A rush of sensations, images, emotions—not her own. The weight of Jason’s memories crashed into her mind like a tidal wave, drowning her in the echo of his life. Football games. College parties. Conversations with Kevin. The taste of cheap beer on a humid night.

She gasped, her first real breath, as if she had been born in that moment.

The pain faded. The emptiness remained.

She woke up the next morning, staring at a reflection that wasn’t her own. But it was, wasn’t it? Because this was what she was made for. She was never Jason. She was never anyone at all. She wasn’t real.

Jessica sat bolt upright in bed, gasping for air, drenched in sweat. The room was silent, but her pulse was roaring in her ears. The truth had always been there. Buried. Suppressed. Waiting.

She wasn’t a person. She was a construct. A ghost of another life.

And now she knew.

* * *

The door creaked open softly, and then Leanna was there. No questions, no hesitation—just her presence, steady and real. She sat beside Jessica on the bed and pulled her into a quiet embrace.

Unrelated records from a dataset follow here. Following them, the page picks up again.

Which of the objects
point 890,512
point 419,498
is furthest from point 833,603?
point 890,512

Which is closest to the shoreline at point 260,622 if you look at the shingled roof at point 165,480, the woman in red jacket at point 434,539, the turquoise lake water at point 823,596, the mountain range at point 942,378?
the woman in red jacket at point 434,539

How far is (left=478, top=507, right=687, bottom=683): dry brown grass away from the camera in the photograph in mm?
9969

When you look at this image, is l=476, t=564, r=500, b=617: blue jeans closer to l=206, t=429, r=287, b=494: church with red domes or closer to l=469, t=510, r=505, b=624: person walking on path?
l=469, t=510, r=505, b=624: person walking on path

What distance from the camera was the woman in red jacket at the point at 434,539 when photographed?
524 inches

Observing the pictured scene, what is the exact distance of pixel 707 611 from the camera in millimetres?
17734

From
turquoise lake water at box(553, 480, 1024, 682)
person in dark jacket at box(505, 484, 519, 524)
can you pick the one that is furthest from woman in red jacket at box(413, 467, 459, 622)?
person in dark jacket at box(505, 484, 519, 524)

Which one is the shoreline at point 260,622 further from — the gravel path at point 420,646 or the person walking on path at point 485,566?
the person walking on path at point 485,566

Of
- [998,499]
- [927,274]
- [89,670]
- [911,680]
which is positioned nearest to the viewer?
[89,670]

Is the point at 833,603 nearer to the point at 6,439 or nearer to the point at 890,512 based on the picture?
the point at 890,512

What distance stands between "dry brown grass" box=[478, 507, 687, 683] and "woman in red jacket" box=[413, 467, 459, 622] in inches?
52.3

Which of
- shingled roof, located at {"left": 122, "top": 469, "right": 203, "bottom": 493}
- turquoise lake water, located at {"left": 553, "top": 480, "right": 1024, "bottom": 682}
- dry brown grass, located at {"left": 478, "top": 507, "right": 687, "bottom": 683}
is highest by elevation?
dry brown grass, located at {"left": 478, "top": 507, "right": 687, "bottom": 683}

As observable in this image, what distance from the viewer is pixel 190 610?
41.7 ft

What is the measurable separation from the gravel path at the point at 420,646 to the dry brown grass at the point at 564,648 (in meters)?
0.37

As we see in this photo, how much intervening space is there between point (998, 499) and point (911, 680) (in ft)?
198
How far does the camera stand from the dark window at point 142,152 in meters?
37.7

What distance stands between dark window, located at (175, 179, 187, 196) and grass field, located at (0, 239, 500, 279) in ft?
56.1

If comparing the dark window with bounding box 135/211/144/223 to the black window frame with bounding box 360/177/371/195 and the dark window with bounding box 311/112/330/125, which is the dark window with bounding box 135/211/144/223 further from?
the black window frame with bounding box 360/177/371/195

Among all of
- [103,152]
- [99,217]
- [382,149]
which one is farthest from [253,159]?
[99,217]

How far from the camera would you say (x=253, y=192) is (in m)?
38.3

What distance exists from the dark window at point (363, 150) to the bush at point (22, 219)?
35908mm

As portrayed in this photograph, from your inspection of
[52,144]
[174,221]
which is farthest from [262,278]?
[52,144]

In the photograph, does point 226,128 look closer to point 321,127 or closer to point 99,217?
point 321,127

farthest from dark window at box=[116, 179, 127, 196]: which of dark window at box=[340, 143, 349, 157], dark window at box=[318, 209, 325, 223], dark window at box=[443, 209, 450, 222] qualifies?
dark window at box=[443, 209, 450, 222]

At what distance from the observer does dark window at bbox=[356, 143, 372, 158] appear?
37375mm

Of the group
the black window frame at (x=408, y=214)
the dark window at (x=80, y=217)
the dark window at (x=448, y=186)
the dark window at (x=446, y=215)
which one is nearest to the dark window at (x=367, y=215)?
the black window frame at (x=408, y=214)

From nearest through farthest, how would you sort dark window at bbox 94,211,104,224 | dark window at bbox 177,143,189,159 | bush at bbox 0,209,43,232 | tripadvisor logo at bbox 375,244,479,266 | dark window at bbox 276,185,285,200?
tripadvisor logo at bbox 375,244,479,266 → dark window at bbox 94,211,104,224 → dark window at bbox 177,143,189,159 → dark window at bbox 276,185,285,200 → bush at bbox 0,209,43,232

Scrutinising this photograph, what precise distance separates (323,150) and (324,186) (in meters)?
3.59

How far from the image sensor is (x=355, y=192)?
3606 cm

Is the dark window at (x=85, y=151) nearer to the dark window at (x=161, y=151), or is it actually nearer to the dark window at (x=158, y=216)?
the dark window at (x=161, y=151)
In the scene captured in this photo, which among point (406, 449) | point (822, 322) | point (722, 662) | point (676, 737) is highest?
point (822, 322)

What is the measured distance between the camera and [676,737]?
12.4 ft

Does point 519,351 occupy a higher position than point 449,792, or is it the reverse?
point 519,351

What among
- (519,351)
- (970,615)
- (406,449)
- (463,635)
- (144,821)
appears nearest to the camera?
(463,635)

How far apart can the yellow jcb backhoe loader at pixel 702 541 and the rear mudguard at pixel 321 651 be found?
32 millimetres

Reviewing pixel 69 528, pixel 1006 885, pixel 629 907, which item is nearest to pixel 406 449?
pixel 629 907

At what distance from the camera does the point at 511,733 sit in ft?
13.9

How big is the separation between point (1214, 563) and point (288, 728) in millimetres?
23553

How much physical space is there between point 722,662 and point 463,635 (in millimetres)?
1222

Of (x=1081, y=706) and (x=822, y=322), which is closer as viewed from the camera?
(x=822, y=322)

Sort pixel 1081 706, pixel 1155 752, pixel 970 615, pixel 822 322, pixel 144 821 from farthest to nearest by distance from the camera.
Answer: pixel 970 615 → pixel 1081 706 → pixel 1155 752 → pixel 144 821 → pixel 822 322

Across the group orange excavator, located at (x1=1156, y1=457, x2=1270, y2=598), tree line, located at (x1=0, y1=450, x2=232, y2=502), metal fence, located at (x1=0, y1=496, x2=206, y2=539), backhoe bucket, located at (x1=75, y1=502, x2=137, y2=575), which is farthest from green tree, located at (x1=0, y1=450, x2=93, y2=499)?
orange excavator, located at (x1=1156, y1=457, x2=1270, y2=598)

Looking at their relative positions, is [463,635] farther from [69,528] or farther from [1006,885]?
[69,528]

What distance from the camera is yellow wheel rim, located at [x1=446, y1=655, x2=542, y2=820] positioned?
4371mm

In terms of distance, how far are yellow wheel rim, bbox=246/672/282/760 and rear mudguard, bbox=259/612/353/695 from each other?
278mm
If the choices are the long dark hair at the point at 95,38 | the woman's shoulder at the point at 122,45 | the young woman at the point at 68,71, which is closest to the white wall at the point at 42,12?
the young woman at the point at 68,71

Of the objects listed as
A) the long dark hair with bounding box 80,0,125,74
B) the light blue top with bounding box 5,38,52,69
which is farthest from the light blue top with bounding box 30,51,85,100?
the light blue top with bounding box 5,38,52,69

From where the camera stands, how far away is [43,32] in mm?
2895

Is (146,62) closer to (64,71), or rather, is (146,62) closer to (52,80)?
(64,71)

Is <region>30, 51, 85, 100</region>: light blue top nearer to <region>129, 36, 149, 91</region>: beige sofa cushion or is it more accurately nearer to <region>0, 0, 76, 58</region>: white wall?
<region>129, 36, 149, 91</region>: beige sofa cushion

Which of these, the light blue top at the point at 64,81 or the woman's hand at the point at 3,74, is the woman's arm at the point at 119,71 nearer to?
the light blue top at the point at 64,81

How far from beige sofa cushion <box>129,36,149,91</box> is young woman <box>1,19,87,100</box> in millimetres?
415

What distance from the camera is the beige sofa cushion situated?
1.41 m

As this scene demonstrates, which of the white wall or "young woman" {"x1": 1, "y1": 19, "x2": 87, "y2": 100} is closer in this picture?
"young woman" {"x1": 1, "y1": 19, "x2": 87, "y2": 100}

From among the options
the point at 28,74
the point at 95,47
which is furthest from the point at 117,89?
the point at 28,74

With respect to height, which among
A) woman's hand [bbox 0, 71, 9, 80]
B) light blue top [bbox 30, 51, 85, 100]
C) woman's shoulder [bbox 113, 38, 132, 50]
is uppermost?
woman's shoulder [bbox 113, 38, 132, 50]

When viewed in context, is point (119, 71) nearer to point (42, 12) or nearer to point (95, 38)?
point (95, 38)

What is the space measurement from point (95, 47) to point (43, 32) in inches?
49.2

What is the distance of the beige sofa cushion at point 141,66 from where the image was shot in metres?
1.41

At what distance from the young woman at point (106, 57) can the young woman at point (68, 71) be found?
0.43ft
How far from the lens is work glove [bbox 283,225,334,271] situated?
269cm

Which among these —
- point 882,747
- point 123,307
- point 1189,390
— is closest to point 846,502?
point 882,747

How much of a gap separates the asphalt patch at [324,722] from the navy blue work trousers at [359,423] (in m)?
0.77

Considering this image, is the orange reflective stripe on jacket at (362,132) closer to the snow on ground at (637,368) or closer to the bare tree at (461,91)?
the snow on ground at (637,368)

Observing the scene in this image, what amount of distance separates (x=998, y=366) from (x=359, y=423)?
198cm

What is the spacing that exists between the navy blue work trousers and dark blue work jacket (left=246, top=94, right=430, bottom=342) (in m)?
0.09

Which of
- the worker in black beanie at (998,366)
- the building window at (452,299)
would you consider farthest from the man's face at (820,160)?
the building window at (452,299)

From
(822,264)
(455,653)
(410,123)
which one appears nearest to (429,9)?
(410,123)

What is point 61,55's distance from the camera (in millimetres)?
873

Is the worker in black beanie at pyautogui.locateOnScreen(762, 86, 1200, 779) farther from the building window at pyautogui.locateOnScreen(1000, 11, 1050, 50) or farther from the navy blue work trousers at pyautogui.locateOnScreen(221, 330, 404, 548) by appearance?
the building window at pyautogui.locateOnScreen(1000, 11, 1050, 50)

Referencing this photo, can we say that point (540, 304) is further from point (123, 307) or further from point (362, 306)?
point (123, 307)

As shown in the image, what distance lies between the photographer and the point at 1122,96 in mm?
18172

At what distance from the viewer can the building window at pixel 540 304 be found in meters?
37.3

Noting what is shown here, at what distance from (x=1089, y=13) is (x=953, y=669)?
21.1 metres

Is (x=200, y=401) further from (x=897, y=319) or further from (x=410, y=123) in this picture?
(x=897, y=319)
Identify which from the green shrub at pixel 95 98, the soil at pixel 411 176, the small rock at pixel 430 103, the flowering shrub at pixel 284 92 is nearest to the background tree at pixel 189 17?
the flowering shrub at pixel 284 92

Jessica’s breath shuddered, and the dam broke. The sobs were silent at first, then deep, gut-wrenching, pulled from somewhere she hadn’t even realized she was holding them. Leanna didn’t speak, just held her as her body shook, fingers threading gently through her hair, grounding her.

Minutes passed. The storm ebbed. The tears ran dry.

Jessica pulled back just enough to meet Leanna’s gaze. “I remember everything now,” she whispered. “I wasn’t Jason. I was made. I was empty before they gave me his life.”

Leanna didn’t flinch, didn’t look away. “You’re still you, Jess. No matter what they did.”

Jessica’s throat tightened. “Will you hold me tonight?”

Leanna nodded. “Yeah. I’ve got you.”

Jessica exhaled, leaning into her warmth. And for the first time in a long time, she wasn’t alone.